To commemorate the 30th anniversary of an independent Czech Republic, Prime Minister Petr Fiala met with a host of his predecessors yesterday evening for a dinner in Prague. Despite differing ideologies and past political disharmony, the leaders came together to celebrate Czechia’s past.
Among the guests were former prime ministers Andrej Babiš (who was in office from 2017-2021), Jiří Rusnok (2013-14), Petr Nečas (2010-13), and Mirek Topolánek (2006-09). Former prime ministers Josef Tošovský and Bohuslav Sobotka were unable to attend the event. “It’s not about us discussing any specific topics, I think we would certainly disagree on a number of political issues. Let’s not forget that many of the former prime ministers are each other’s former political rivals, some of us are also current political rivals,” said Fiala yesterday, as ČTK quotes.
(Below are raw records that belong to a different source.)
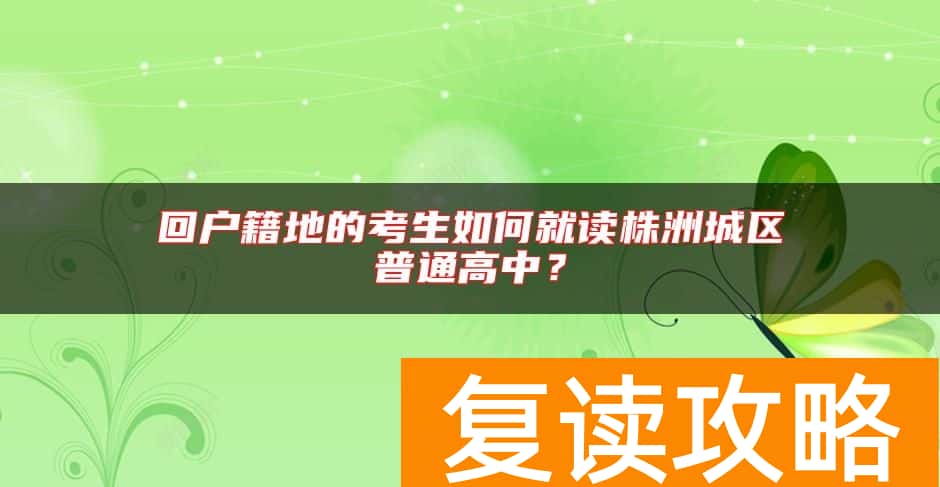 回户籍地的考生如何就读株洲城区普通高中？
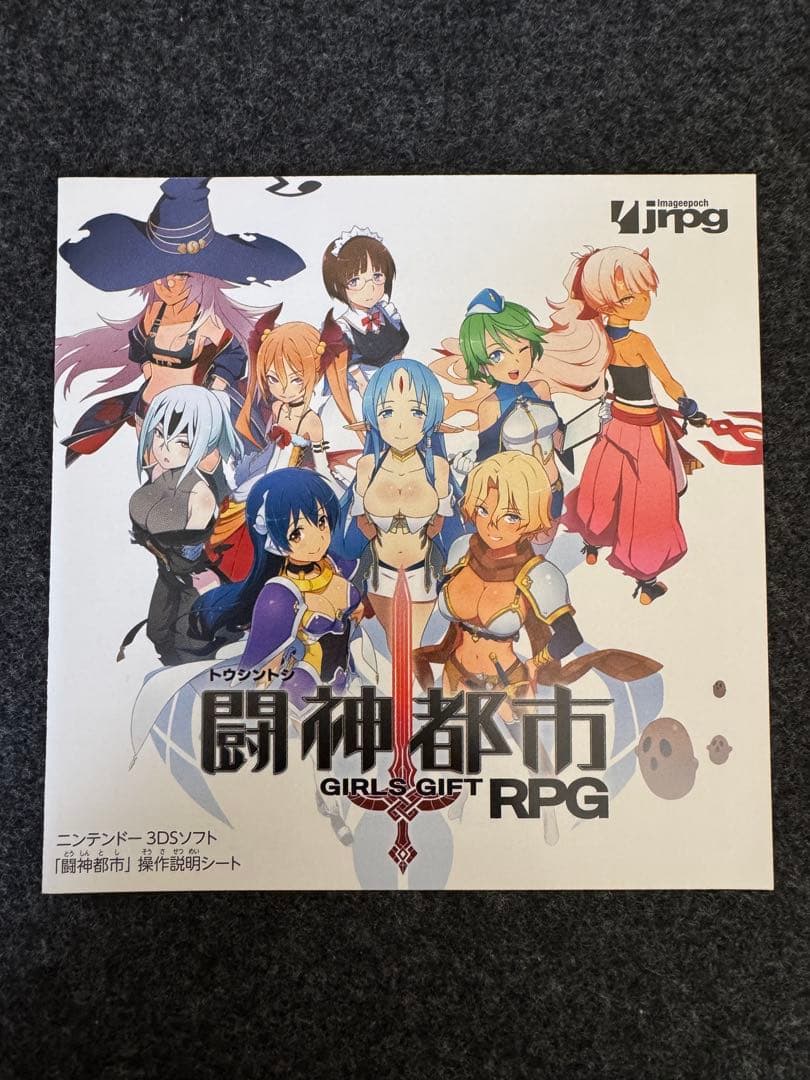 中古 ニンテンドー3DS 闘神都市 箱欠品
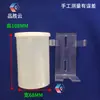 Caja de Accesorios para Cámara de Prueba de Temperatura y Humedad Constantes Tanque de Agua Líquida Caja Humidificadora Accesorios Controlador de Humidificador con Interruptor Programa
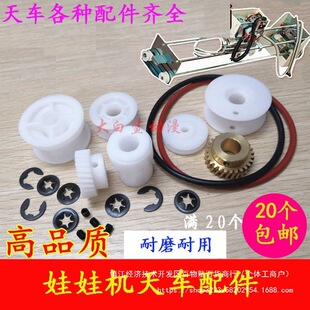 ץ���ޙC�X݆��܇��݆С��݆�t�K�A�YƷ����ݽz΢���_�P��Ƥ��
From 1993 and until today, the Czech Republic has had 16 cabinets and 13 prime ministers. Some scandals are connected with former prime ministers, such as the Nečas perjury case (in which the former prime minister was charged with bribery), and Babiš’s ongoing subsidy-fraud case. Václav Klaus, who was prime minister between 1993 and 1998, is the longest-serving former leader, followed by Babiš and Miloš Zeman, who is now president. Klaus had played a central role in the division of Czechoslovakia and later served as president of the country for a decade.
Fiala does not see eye to eye with some of the former prime ministers, such as Babiš and Zeman, whom he has accused of acting against the interests of Czechia – due to Babiš’s legal cases and Zeman’s pro-China approach.
Rusnok said of the dinner that, despite “all the political strife and differences, at the end of the day, everyone cares about our country.”
Fiala later met with his Slovak counterpart Eduard Heger at Prague’s Rudolfinum. “By working together with our Slovak friends, we managed to preserve all the good things that existed in the joint state,” said Fiala in a speech yesterday.
“We understand very well that we are stronger together,” said Heger. According to him, the Czech Republic and Slovakia have maintained “a fraternal bond,” and there are “linguistic and cultural closeness and strong family ties” between both states, according to iRozhlas.